=== Written exercise ===
Please count the lines in the data below that contain the word "corrugated", and give only the number.

=== Data records ===
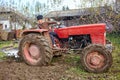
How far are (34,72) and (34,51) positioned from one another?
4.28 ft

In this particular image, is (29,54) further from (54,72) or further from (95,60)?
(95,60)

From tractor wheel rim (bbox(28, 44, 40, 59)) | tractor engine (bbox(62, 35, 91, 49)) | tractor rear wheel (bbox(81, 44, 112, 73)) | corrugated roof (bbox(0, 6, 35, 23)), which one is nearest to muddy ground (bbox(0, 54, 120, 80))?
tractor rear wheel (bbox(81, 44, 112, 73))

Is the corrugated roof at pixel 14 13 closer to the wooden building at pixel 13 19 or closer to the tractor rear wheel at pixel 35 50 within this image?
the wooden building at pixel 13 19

---

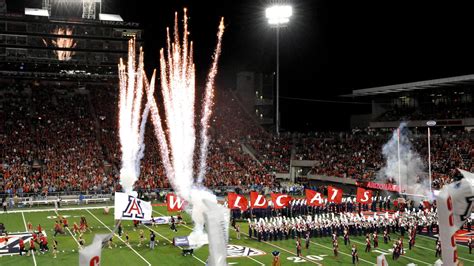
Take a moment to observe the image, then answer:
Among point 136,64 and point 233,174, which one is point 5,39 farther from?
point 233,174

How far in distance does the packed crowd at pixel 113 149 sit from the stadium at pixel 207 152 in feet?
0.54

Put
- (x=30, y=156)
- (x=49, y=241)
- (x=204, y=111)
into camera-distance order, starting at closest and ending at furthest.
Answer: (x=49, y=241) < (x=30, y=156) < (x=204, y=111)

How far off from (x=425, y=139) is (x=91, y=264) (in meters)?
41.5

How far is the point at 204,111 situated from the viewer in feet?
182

=== Solution to the problem ===
2